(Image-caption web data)
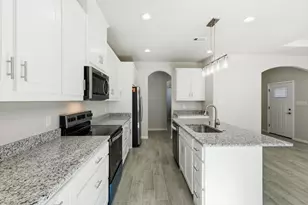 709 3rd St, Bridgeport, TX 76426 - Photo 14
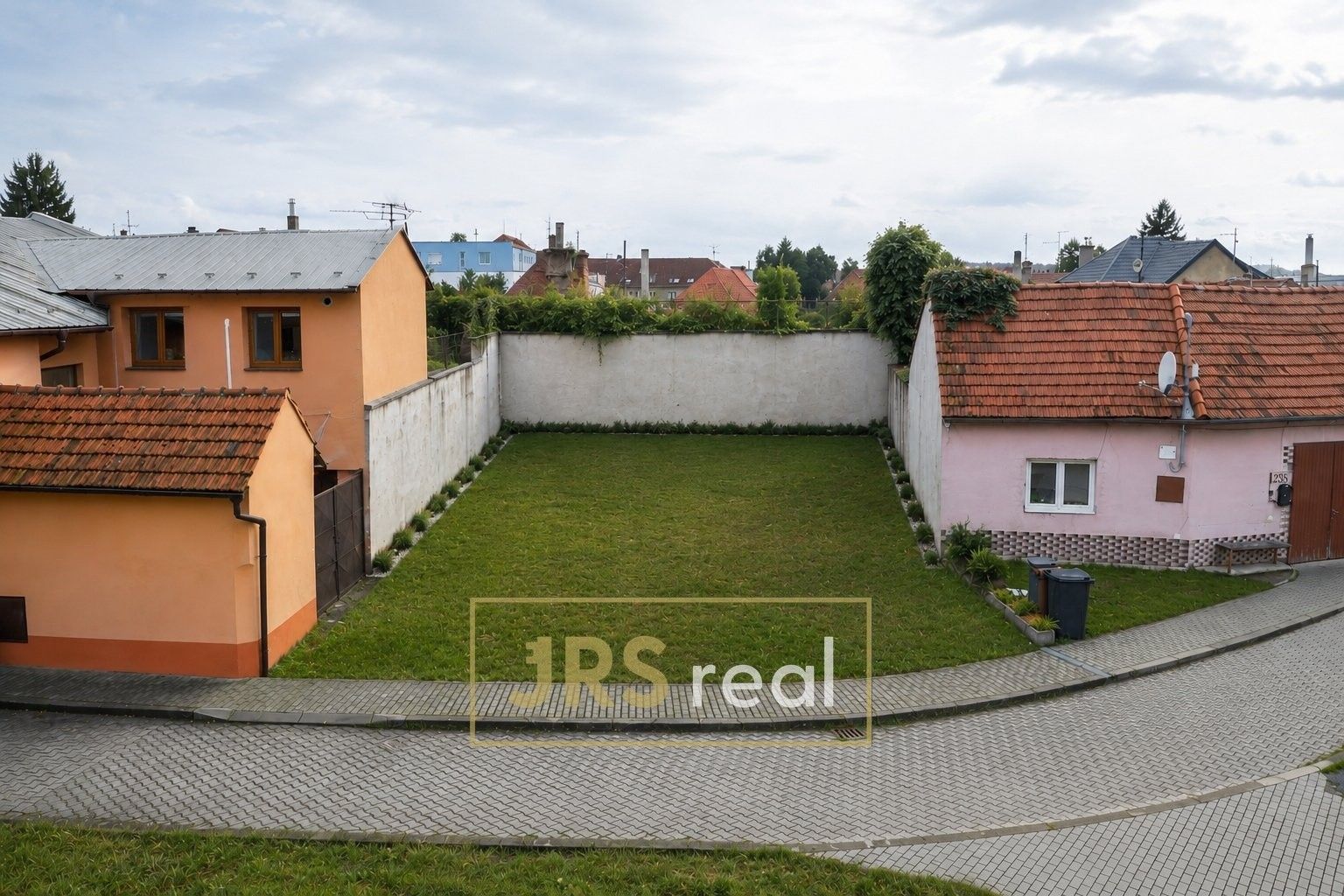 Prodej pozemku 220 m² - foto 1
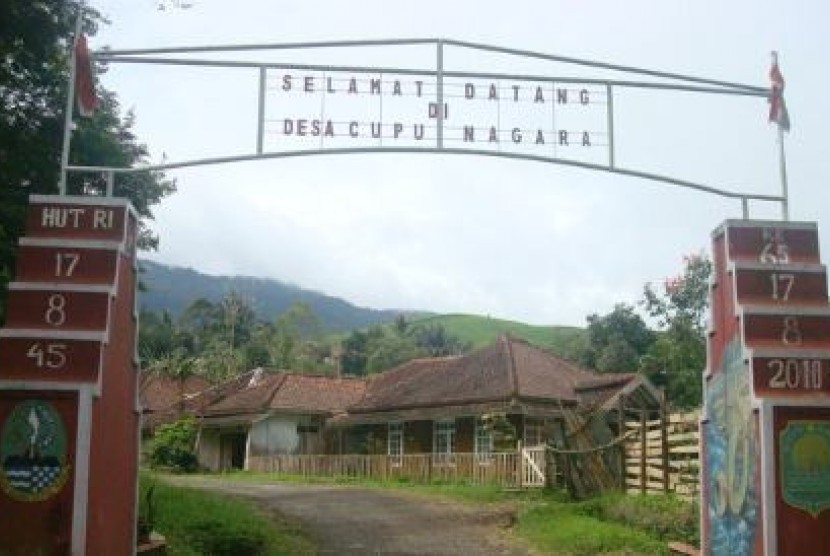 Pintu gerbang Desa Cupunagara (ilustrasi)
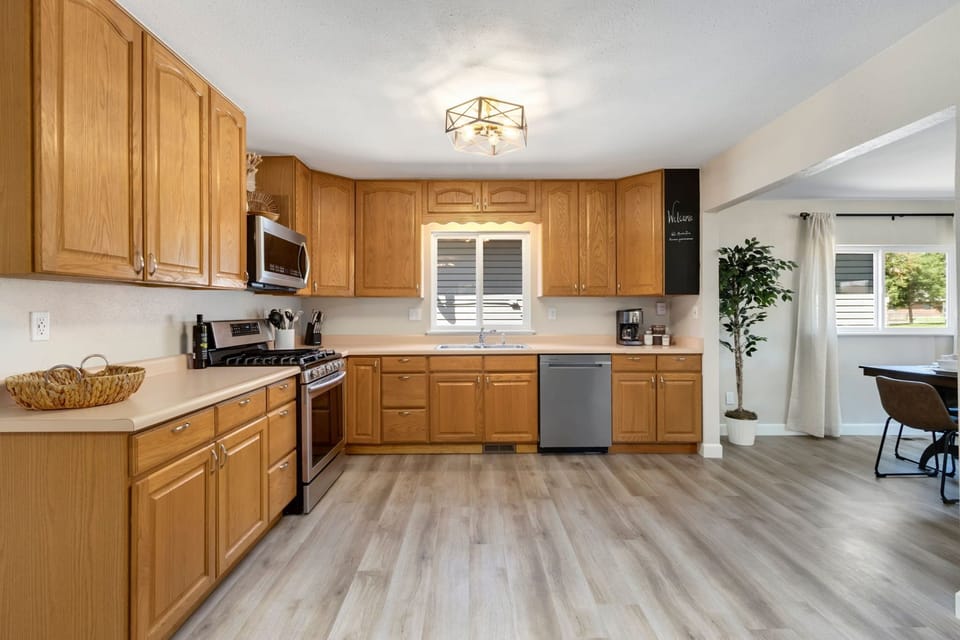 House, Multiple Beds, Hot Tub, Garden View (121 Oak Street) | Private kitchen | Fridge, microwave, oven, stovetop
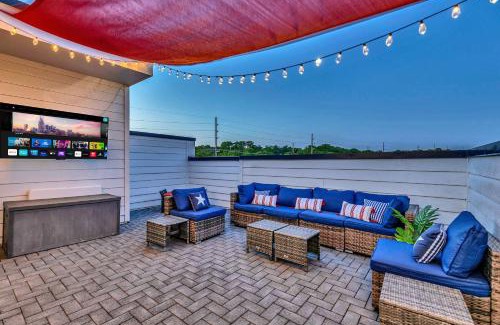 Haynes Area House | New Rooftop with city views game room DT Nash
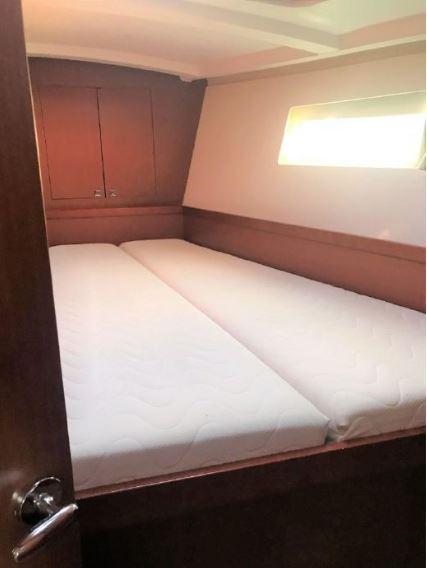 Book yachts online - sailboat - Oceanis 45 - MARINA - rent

Task details: Copy out only the lines beginning at the line with "Haynes Area House" and ending at the last line of the entries. Keep them exact; drop pictures.

Reply to the task:
 Haynes Area House | New Rooftop with city views game room DT Nash
 Book yachts online - sailboat - Oceanis 45 - MARINA - rent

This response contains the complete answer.